*** Opening Selected excerpt ***

I agree. I think it's because of the language delay. I've read the book 1-2-3 Magic and it seems like it could work. It does say to wait until their 2, so you could try it. It discusses counting and time out as a form of discipline in order to help with unwanted or bad behavior. My son is only 18 months and he's been doing this both in and out of public for about 3 months now! He's wonderful when he's not pitching a fit, but for now, we are putting him in his crib when he gets uncontrollable. This gives us both a break since he sometimes get to the point where he seems like he's going to hurt himself. I wish you luck, but some of it will be normal. I just hope you can control it and when you do, share the wealth.
posted by Lisa on 09/16/2008 09:11 PM

my son 17months and climbing everything stands on kitchen tables after you keep saying no he takes a tantrum and he also plays with the stove and tries to turn on the burners i've had to remove them and i just started putting him on a time out and it seemed to work the first few times now he just lookes at me and stares at me at the same time he is doing something wrong i think hes testing me!!!!!
posted by deborah on 09/19/2008 05:28 PM

my son 17months and climbing everything stands on kitchen tables after you keep saying no he takes a tantrum and he also plays with the stove and tries to turn on the burners i've had to remove them and i just started putting him on a time out and it seemed to work the first few times now he just lookes at me and stares at me at the same time he is doing something wrong i think hes testing me!!!!!
posted by deborah on 09/19/2008 05:28 PM

Tantrums are normal. Kids are new at this communicating thing and don't yet have the hang of it. I have a 3 yr. old son and thankfully I didn't go through the "terrible two's". But not from lack of trying by my 3 yr.old.

*** Closing Selected excerpt ***

Work required: Return, word for word, the stretch of the forum posts about toddler tantrums from "Tantrums are normal." through "my 3 yr.old.".

*** Opening Input data ***

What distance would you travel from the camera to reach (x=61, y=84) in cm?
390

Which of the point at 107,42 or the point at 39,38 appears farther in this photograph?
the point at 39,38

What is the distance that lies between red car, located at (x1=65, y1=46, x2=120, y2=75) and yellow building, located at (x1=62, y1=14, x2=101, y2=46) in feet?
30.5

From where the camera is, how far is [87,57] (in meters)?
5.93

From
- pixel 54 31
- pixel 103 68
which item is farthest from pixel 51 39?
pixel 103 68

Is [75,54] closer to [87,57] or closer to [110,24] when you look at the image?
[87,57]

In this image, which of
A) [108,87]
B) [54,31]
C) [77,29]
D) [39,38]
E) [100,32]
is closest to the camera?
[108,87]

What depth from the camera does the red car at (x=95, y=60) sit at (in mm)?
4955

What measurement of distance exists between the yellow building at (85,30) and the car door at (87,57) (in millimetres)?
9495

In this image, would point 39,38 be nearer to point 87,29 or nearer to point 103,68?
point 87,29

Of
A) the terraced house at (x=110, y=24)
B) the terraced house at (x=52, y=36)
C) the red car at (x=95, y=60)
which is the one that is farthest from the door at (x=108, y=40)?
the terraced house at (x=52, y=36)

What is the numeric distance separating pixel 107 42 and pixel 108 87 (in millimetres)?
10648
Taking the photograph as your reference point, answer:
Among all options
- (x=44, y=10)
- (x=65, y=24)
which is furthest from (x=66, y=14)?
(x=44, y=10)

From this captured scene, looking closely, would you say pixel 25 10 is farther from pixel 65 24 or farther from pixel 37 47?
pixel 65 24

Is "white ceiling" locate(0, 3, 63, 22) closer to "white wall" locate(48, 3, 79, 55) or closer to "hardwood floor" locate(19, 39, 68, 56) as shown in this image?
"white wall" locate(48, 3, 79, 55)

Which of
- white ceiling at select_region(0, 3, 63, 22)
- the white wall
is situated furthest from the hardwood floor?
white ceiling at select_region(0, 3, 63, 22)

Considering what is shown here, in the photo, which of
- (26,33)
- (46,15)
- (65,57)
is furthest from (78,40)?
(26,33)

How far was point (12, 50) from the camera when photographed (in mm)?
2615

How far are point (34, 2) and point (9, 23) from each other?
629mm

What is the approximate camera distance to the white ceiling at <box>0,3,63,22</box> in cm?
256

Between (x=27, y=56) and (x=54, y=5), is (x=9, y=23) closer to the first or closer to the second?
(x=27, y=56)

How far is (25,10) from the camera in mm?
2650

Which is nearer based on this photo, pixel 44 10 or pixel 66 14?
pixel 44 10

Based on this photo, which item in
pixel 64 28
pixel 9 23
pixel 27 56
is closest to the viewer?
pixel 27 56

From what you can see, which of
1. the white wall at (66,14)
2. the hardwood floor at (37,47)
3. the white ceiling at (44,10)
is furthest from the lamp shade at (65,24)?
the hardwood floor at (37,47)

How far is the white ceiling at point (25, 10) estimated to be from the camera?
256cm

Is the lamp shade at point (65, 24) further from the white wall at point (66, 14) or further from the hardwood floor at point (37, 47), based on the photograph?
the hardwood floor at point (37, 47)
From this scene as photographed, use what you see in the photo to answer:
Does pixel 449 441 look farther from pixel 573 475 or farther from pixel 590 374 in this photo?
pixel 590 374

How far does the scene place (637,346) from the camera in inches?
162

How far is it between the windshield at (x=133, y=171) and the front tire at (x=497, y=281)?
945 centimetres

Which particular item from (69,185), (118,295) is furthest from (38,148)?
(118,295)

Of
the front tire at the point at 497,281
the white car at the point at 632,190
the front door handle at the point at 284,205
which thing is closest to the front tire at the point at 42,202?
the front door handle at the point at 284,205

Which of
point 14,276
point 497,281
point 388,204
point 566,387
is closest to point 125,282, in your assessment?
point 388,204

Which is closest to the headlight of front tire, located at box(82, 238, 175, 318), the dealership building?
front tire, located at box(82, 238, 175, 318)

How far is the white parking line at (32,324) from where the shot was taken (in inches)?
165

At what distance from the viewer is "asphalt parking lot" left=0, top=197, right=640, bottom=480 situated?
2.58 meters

*** Closing Input data ***

Response below:
Tantrums are normal. Kids are new at this communicating thing and don't yet have the hang of it. I have a 3 yr. old son and thankfully I didn't go through the "terrible two's". But not from lack of trying by my 3 yr.old.